* Texte proposé

------------------------

Méthode : Pour cela nous avons réalisé une étude monocentrique (URC), comparative contrôlée et non-randomisée sur 8 patients stabilisés d'octobre 2017 à juin 2018 (l'étude se poursuivra jusqu'en septembre 2022). 3 patients ont participé au programme Metacognitiv therapy (MCT) et 5 ont participé au programme ToMRemed. Les patients ont été évalués cliniquement par des hétéro-questionnaires (MINI, PANSS, MADRS, HAMA, F-NART, LSAS, l'EAS, QSL, LSAS), des auto-questionnaires (IRI, TAS-20, IS) et des tests cognitifs. Ces 8 patients ont aussi été évaluées au niveau comportemental à l'aide de l'Empathy-Sympathy Test (E.S.T) qui permet de mesurer les capacités visuo-spatiales de l'empathie et à l'aide du Double Mirror Test (D.M.T) qui permet d'évaluer les capacités de reconnaissance visuelle de soi et d'autrui. Les passations de l'E.S.T et du D.M.T étaient précédées d'un examen EEG (256 électrodes). L'ensemble de ces évaluations et examens ont eu lieu en pré- et en post-thérapie.

------------------------

* Consigne
Indiquez si chaque affirmation ci-dessous concorde avec le texte sur la méthode de l'étude. Répondez par oui ou par non en citant les mots décisifs du texte.
1. L'étude a porté sur 8 patients.
2. Les patients ont été répartis au hasard entre les deux programmes.
3. L'examen EEG a eu lieu après les passations de l'E.S.T et du D.M.T.

* Données fournies

------------------------

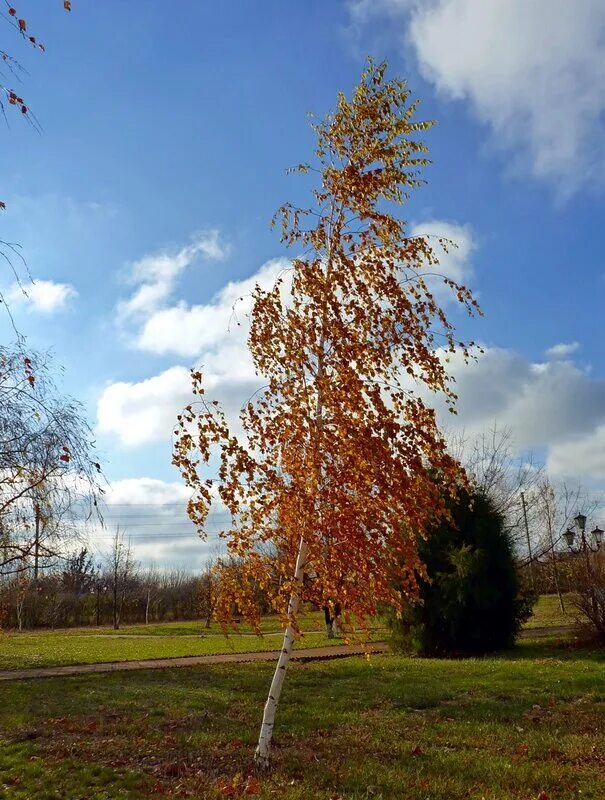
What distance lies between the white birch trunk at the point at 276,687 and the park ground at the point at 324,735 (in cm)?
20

------------------------

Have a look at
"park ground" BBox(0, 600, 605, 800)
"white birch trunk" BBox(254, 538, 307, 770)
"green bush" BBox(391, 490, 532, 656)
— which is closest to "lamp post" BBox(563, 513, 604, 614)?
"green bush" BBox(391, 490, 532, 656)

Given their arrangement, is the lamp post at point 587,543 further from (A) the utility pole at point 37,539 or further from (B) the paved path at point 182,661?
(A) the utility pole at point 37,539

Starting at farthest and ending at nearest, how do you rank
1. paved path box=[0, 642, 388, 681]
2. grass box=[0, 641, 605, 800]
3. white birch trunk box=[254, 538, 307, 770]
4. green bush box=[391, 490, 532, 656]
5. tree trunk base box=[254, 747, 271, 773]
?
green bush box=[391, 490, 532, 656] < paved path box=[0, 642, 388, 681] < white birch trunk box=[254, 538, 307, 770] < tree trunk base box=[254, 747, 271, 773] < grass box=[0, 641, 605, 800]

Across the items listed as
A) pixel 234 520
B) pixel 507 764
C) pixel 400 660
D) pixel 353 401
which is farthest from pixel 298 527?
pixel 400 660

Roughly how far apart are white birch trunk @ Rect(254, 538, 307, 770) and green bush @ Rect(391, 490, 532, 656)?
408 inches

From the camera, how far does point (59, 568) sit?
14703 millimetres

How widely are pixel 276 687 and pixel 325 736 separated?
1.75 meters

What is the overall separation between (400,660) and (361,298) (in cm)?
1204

------------------------

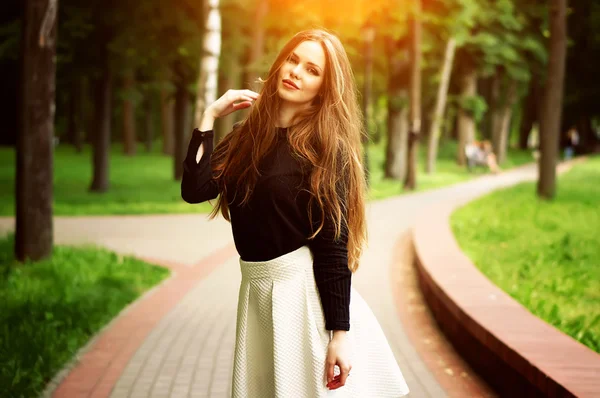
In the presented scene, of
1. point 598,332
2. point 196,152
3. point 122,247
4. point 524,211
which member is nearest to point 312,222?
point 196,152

------------------------

* Réponse
1. Oui : « sur 8 patients stabilisés »
2. Non : « comparative contrôlée et non-randomisée »
3. Non : « Les passations de l'E.S.T et du D.M.T étaient précédées d'un examen EEG »